Overall, Senator Paul contends, he's found an astonishing $114,514,631 of such waste in the budget. When the government spends more than $4 trillion a year, and runs a deficit of nearly a trillion dollars, the $114 million in waste is an asterisk in the budget. But as Paul points out, it costs more than $8,000 to the average taxpayer.

“We feature an old favorite due for an update and some instant classics, like a study of daydreaming. Exactly where taxes should go, right? No matter how much federal agencies waste, politicians think they’ve never got enough. But if there’s money to waste, there’s too much already. So, before the Feats of Strength can begin, there must be an Airing of (spending) Grievance.”

Just a few examples from the Waste Report:

●       Providing stipends to soldiers in the Somali National Army (State): $76,321,379

●       Teaching Rwandan special interest groups and citizens how to lobby (State): $250,000

●       Encouraging people in the Republic of the Congo to use local resources (State): $35,000

●       Supporting Egyptian tourism (State): $18,000,000

●       Supporting “legislative priorities” in Libya (State): $1,000,000

●       Conceptualizing games in India (State): $50,000

●       Paying for museum trips in Bosnia & Herzegovina for Bosnians & Herzegovinians (State): $50,000

●       Developing a Pashto-language TV drama series for Afghanistan (State): $653,014

●       Teaching female entrepreneurs in India how to “vlog” (State): $50,000

●       Supporting asset seizure programs in Paraguay (State): $400,000

●       Using theater to combat homelessness and poverty (National Endowment for the Arts): $15,000

●       Funding a fictionalized opera about Prince Harry (National Endowment for the Arts): $15,000

●       Making videos marketing U.S. colleges to Indian students (State): $75,000

●       Putting on plays in Afghanistan (State): $200,000

●       Studying horse and donkey hunting on the ancient Anatolian Peninsula (National Science Foundation): $361,891

●       Paying to bring British student social activists to the U.S. (State): $200,000

●       Studying daydreaming (National Institutes of Health): $2,488,153

●       Blowing leaf blowers at lizards (National Science Foundation): $75,691

●       Studying the sexual habits of quails on cocaine (National Institutes of Health): $874,503

Paul cites an October 2018 report from the Congressional Budget Office that showed net interest payments on the debt for fiscal year 2018 at $371 billion, or $62 billion more than the year prior. “Given such largesse, it may seem like a few million dollars is a drop in the bucket. But to borrow from a line credited to former Senator Everett Dirksen (R-IL): ‘A million dollars here and there, and pretty soon you’re talking about real money.’”

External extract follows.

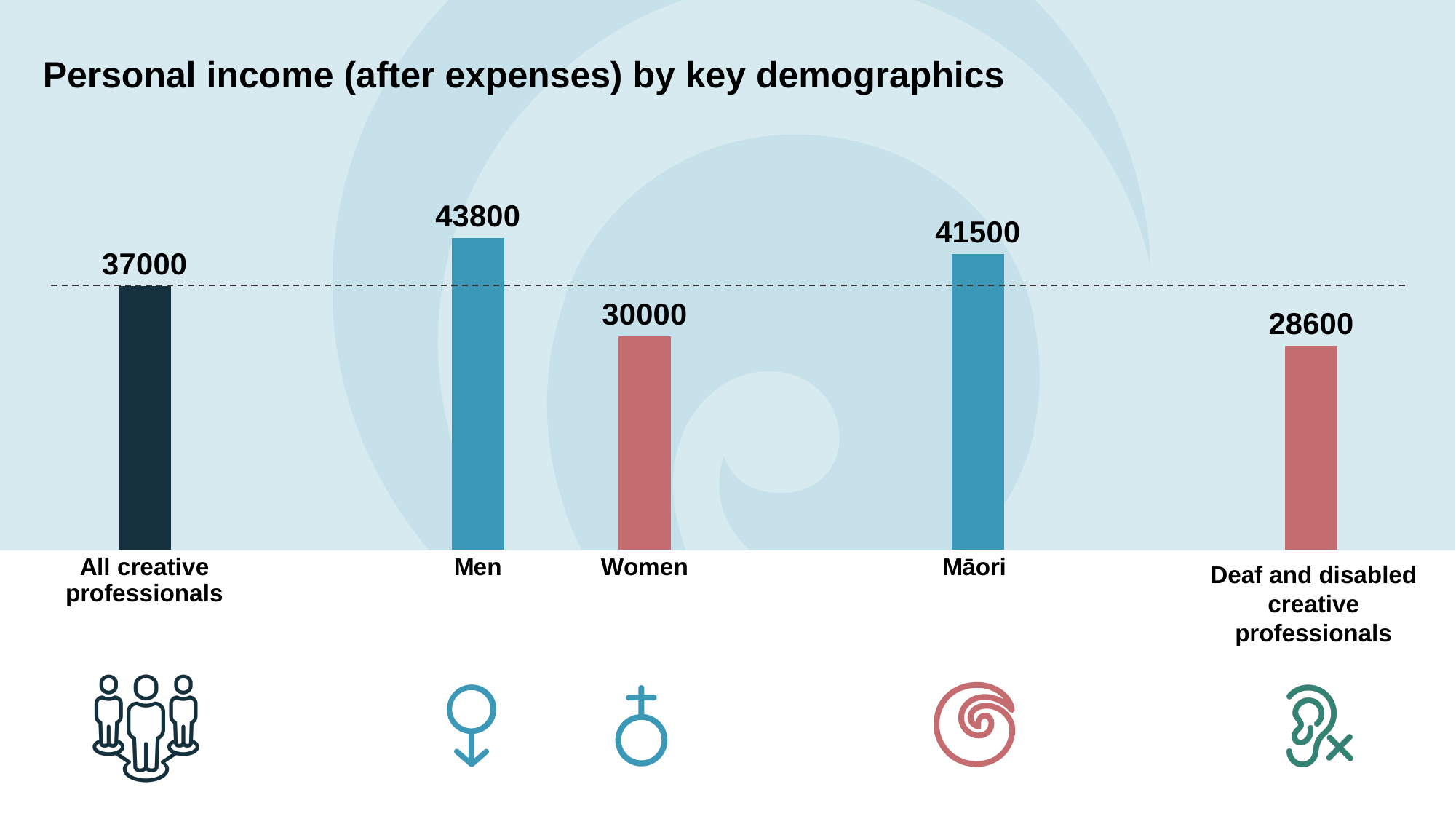
What is the difference in personal income between All creative professionals and Deaf and disabled creative professionals? 8400 Which has a higher personal income, Māori or Women? Māori What is the difference in personal income between Men and Women? 13800 What is the personal income (after expenses) for Māori? 41500 What is the personal income (after expenses) for Women? 30000 What is the personal income (after expenses) for Men? 43800 Which category has the highest personal income? Men What type of chart is shown on the slide? Bar chart What is the personal income (after expenses) for Deaf and disabled creative professionals? 28600 Which category has the lowest personal income? Deaf and disabled creative professionals How many categories are shown in the chart? 5 What is the personal income (after expenses) for All creative professionals? 37000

The point being, there are thousands upon thousands of these line items in the budget from every government department, every government agency, every government board, and every government panel - temporary, permanent, semi-permanent, ad-hoc, or otherwise.

Congress doesn't care. The federal budget has taken on a life of its own, spending hundreds of billions of dollars on auto-pilot with no oversight and no controls. But Congress doesn't care because the people don't care. As American Thinker noted, no congressman or senator has ever been defeated because he voted to spend too much in tax dollars.